Aşağıda daha detaylı açıklandığı üzere hak düşürücü süre dava açma süresi olup bu süre fiili çalışmaya dair hiç bildirimi yapılmamış işçiler bakımından işlemektedir. Aynı zamanda işleyen süre bakımından işyerlerinin niteliği önemli değildir. Bununla birlikte mevzuatta belirtilen belgelerin işverence SGK’ya verilmesi durumunda da hak düşürücü süreden bahsedilmeyecektir. Bu noktada önemli olan husus bu belgelerin verilmesinde yine 5 yıllık hak düşürücü sürenin geçirilmemesi ve bu hizmetin uzun dönemli sigortalılığın söz konusu olduğu bir çalışmaya dair olmasıdır. Bir başka anlatımla, işverence 5 yıllık süre içinde verilmeyen resmî belgeler (işe giriş bildirgesi, dönem bordrosu, aylık sigorta primleri bildirgesi, dört aylık sigorta primleri bordrosu, sigortalı hesap fişi vs.) işçi hakkında hak düşürücü sürenin işlemesine sebep olmaktadır. Uzun dönemli sigortalılıktan kasıt ise bu çalışmanın stajyer, çırak vb. kısa sigortalılığın bulunduğu iş dönemleri altında gerçekleştirilmemesidir. Belirtmekte fayda vardır ki, kesintili çalışmanın varlığı durumunda yapılan hesapta her iş dönemi kendi arasında ayrı bir değerlendirmeye tabi tutulmaktadır. Sonuç itibariyle toparlayacak olursak hak sahibi işçinin gerekli şartları sağlaması dahilinde hizmet tespit davası açarak EYT’den yararlanması mümkündür.

Emeklilik için gerekli olan 1 günün tespit edilmesi için dahi söz konusu dava açılabilir ve bir mahkeme ilamının bulunması zorunludur. Nitekim bu dava kamu düzenine ilişkin olduğundan yalnızca tarafların beyanları SGK’nın durumu düzeltmesine imkân vermeyecek, tespitin mahkemece yapılmış olması aranacaktır. Öyle ki bu süreçte hak düşürücü sürenin istisnalarının değerlendirilmesi ve sürecin yönetiminde bir uzmandan yardım alınmasında fayda bulunmaktadır.

:::::

* Yapılacak işler:
1: Hizmet tespit davası metnine bakarak şu soruları cevaplayın:
(a) Belgelerin işverence SGK'ya verilmesinde geçirilmemesi gereken hak düşürücü süre kaç yıldır?
(b) Kesintili çalışma varsa hesapta her iş dönemi nasıl değerlendirilir?
(c) Emeklilik için gereken kaç günün tespiti için bile bu dava açılabilir?
2: Hizmet tespit davası metnini son cümlesinden sonra devam ettirerek yazın.

:::::

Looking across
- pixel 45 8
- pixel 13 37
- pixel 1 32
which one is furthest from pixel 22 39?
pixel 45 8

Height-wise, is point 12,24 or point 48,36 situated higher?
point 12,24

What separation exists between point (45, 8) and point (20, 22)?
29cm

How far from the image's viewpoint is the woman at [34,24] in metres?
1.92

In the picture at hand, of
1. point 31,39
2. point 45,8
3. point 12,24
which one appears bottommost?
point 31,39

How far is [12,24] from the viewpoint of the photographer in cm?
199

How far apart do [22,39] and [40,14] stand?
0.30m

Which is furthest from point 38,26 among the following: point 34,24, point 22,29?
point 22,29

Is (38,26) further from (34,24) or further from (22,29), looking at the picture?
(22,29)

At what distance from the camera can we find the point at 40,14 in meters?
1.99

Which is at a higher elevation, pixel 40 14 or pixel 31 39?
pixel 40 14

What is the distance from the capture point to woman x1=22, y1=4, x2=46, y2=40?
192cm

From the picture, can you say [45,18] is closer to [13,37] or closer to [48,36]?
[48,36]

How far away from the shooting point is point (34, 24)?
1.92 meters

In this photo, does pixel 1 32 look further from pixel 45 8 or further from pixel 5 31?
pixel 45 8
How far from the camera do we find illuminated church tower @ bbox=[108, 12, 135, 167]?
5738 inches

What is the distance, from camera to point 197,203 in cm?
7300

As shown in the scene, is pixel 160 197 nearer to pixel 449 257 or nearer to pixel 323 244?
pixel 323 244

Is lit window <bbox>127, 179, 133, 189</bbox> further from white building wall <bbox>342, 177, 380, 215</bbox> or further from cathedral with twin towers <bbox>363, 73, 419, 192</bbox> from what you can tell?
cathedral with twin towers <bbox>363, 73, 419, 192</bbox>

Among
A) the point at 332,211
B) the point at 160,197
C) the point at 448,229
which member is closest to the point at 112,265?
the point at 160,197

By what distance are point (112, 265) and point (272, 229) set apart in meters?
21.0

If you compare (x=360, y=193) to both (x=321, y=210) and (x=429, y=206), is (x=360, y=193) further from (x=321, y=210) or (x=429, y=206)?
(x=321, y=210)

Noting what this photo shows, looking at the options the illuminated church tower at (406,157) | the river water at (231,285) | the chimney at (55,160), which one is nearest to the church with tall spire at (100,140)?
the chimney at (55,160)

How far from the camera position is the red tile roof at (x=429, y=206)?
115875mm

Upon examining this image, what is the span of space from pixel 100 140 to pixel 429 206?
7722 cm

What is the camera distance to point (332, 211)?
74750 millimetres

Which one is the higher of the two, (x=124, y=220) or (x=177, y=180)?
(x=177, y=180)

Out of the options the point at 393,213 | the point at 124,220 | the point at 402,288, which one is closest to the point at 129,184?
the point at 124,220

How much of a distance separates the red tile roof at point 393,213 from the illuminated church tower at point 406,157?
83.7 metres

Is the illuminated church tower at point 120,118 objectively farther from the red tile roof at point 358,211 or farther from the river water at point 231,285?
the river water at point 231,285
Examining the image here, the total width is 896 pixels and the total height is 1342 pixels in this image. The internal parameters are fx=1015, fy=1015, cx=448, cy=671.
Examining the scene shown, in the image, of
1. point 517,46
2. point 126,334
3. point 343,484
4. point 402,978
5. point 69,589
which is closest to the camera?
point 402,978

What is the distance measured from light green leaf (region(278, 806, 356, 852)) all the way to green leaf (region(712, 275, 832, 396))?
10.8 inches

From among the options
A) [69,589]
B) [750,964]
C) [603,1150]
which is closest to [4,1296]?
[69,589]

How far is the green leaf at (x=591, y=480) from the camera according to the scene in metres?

:::::

* Yazılı cevaplar:
1:
(a) 5 yıl.
(b) Her iş dönemi kendi arasında ayrı bir değerlendirmeye tabi tutulur.
(c) 1 gün.

2:
Hizmet Tespit Davası Zamanaşımı İstisnaları

Hizmet tespit davasında bahsi geçen hak düşürücü sürenin yerleşik Yargıtay kararlarına göre bazı istisnaları mevcuttur. Buna göre;

  1. Müfettiş tutanakları ya da tahkikat raporlarıyla işçinin çalışmasının tespit edilmesi,
  2. Asgari işçilik incelemesi yapılması ve işverenden sigortalının primlerinin tahsil edilmesi,
  3. İşçinin sigortalı durumunda iken memurluğa geçmesi,
  4. İşe giriş bildirgesinin Kuruma süresinde verilmesi; fakat bordro ve primin ulaştırılmaması,
  5. İşçilik alacaklarına ilişkin aynı döneme ait kesin hüküm niteliğini taşıyan yargı kararlarının bulunması durumlarında hizmet tespit davaları zamanaşımına uğramaz.

Hizmet Tespit Davasında Hak Düşürücü Süre - Zamanaşımı

Hizmet tespit davasında 5 (beş) yıllık hak düşürücü süre söz konusudur. Nitekim bu husus 5510 s. Sosyal Sigortalar ve Genel Sağlık Sigortası Kanunu m.86/9’da “Aylık prim ve hizmet belgesi veya muhtasar ve prim hizmet beyannamesi işveren tarafından verilmeyen veya çalıştıkları Kurumca tespit edilemeyen sigortalılar, çalıştıklarını hizmetlerinin geçtiği yılın sonundan başlayarak beş yıl içerisinde iş mahkemesine başvurarak, alacakları ilâm ile ispatlayabilirlerse, bunların mahkeme kararında belirtilen aylık kazanç toplamları ile prim ödeme gün sayıları dikkate alınır.” şeklinde açıklığa kavuşturulmuştur. Bu süre hak düşürücü niteliğinden dolayı yargılamanın her aşamasında ileri sürülebileceği gibi hâkim tarafından da resen gözetilir. Bununla birlikte yine kanun maddesinde görüleceği üzere bu süre hizmetin geçtiği yılın sonundan başlamaktadır.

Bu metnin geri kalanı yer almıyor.